2. Set specl-rl GRPO main script:

File: `training_scripts/train_grpo-spec-sampling.sh`

Set the following variables to **your own paths** and default **SPEC-RL parameters** :

```bash
# inside training_scripts/train_grpo-spec-sampling.sh
MODEL_PATH=path-to-default-base-model-dir
CHECKPOINT_PATH=path-to-default-save-model-path

SPEC_DECODING=False
BIAS=0.0
```

### 3) Login to Weights & Biases

```bash
wandb login
```

### 4) Launch training

**Vanilla GRPO baseline** (recommended first run):

```bash
bash training_scripts/vanilla-grpo/1.7B-grpo.sh
```

**SPEC-RL (with speculative decoding) GRPO**:

```bash
bash training_scripts/spec-rl/1.7B-grpo-lenience-0.5.sh
```

After the first run, monitor logs under `logs/` (and your W\&B project if enabled).

## Evaluation

Once training is complete, you can evaluate your checkpoints with the scripts under the `eval/` directory.
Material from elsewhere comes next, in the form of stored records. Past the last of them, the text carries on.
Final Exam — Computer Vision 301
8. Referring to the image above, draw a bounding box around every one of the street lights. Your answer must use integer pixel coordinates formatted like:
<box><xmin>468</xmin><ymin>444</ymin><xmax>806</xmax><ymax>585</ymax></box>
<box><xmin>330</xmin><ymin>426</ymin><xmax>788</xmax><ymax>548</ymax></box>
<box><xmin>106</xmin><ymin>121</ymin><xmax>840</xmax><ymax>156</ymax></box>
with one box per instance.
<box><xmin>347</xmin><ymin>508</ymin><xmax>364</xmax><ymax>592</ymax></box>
### 1) Move into the eval directory

```bash
cd eval
```

### 2) Configure eval script

Edit `eval/eval_scripts/example.sh` to set up your environment and paths:

``` 
cd eval

# install dependencies
pip install pebble word2number timeout_decorator jieba matplotlib
cd latex2sympy && pip install -e . && cd ..

# environment variables
export CUDA_VISIBLE_DEVICES=0,1,2,3,4,5,6,7
CKPT_DIR=path-to-your-ckpt-dir
BASE_MODEL=path-to-your-base-model-dir   # used for step-0 evaluation
WANDB_PROJECT=your-wandb-project-name

# launch evaluation
bash eval/eval_scripts/eval_math_nodes.sh \
    --run_name ${CKPT_DIR} \
    --init_model ${BASE_MODEL} \
    --template qwen-boxed \
    --tp_size 1 \
    --add_step_0 true \
    --temperature 1.0 \
    --top_p 0.95 \
    --max_tokens 16000 \
    --benchmarks amc23,aime24,aime25,math500,gsm8k,minerva_math,olympiadbench,mmlu_stem \
    --n_sampling 1 \
    --wandb_project ${WANDB_PROJECT}

```

### 3) Run evaluation

```bash
bash eval/eval_scripts/example.sh
```

After execution, evaluation logs and metrics will be saved under the corresponding `${CKPT_DIR}/eval_results/` directory.
 You can inspect JSON/CSV results directly or visualize them with the plotting scripts.